微かに触れ、離れたヨツバの唇が、そのまま言葉を紡ぐ。
「今日はキスの日なんだって。挨拶は全部、キスでするって聞いたよ…?」
おはようも、おやすみも、いただきますも、こんにちはも…と指折り挨拶の言葉を並べるヨツバに、はぁっと小さく息を吐く。

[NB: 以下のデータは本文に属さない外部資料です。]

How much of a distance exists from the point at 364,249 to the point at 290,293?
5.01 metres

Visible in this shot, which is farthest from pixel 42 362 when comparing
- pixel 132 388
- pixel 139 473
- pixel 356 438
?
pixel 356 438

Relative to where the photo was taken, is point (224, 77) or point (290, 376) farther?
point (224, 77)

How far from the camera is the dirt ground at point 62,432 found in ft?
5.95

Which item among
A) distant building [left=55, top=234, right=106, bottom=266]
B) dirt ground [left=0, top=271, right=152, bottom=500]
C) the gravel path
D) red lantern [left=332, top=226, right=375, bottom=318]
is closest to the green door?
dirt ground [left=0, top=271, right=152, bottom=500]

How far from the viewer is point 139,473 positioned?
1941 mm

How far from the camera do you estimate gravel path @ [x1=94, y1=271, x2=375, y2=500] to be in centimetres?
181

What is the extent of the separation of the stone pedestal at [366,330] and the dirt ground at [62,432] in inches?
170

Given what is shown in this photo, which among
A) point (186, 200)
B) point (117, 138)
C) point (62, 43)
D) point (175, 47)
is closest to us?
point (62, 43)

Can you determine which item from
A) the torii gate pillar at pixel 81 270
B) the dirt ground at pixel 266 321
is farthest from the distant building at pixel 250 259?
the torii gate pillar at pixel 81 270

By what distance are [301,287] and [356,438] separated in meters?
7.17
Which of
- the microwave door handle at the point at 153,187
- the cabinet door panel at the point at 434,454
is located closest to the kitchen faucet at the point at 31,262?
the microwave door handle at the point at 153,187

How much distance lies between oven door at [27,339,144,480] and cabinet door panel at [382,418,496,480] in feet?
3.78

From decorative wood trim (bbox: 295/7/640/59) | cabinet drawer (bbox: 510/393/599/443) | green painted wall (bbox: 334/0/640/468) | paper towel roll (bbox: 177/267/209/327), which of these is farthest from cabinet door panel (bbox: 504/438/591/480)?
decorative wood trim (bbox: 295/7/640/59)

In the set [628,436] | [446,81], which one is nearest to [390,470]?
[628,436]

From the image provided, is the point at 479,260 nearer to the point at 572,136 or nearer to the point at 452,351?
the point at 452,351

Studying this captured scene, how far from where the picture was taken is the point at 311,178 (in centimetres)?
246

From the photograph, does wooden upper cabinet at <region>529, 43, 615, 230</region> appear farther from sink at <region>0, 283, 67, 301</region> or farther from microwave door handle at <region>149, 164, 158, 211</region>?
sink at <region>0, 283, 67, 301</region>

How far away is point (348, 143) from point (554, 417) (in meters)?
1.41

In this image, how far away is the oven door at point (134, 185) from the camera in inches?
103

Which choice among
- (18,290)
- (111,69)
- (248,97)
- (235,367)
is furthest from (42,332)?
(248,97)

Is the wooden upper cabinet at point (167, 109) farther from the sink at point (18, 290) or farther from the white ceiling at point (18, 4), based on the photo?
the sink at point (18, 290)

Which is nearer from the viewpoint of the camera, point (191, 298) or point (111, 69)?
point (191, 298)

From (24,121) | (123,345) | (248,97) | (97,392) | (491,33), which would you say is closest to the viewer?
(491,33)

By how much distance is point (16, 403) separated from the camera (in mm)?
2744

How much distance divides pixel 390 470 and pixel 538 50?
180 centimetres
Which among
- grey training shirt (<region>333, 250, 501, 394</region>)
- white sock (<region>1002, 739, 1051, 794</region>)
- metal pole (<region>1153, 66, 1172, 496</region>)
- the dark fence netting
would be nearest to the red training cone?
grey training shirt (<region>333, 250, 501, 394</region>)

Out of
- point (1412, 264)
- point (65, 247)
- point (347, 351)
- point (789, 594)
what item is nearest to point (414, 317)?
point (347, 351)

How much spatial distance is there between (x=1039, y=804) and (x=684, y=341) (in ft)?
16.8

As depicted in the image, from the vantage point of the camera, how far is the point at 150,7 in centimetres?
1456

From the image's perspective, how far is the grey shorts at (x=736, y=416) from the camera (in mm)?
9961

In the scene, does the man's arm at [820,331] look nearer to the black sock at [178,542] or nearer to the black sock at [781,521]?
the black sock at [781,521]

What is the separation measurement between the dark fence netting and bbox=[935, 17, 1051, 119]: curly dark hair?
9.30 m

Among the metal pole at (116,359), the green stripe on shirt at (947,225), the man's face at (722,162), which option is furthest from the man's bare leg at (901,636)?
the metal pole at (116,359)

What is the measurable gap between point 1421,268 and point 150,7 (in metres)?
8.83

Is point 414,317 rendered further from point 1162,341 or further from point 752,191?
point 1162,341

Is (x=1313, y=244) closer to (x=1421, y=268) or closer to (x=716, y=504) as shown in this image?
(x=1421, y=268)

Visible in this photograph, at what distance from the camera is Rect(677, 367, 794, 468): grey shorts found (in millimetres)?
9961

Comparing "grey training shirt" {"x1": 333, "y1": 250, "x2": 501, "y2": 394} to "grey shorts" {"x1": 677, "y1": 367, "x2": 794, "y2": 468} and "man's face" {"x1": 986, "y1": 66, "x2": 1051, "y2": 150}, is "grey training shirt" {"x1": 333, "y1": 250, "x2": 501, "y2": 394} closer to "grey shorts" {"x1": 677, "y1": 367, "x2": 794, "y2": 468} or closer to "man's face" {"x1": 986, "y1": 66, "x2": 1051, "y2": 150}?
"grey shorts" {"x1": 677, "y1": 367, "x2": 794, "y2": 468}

「そんな話、聞いたことないですよ? キスの日では、ありますけど…」
訝しげに言葉を放つ僕に、ヨツバは、きょとんとした顔を見せた。
「露亜が来たら、こんにちはって、キスするんですか?」
首を捻る僕に、ヨツバは、うぇっと気持ち悪そうに舌を出した。
「また、露亜じぃに騙されたっ」
口を尖らせたヨツバは、むぅっとなんとも言えない声を立てた。
寝起きで重たい身体を起こし、ベッドから出た僕。
ぐっと腕を伸ばす僕に、ヨツバは、にかっとした笑みを浮かべる。
「ま、いいやっ」
立ち上がった僕の正面に回り込んだヨツバは、ニコニコと笑みながら、僕を見つめる。
「せっかくのキスの日なんだから、一杯、キスしよ?」
ヨツバは、小さな子供のように唇を突き出し、背伸びをしながら、んーと顔を寄せる。
その顔の幼稚さに笑ってしまう。
僕は、ヨツバの後頭部を掴み、粗めに引き寄せる。
重なる唇に、気持ちよさげに唇を開くヨツバ。
隙間から差し込んだ舌に、ヨツバの短い舌が絡まる。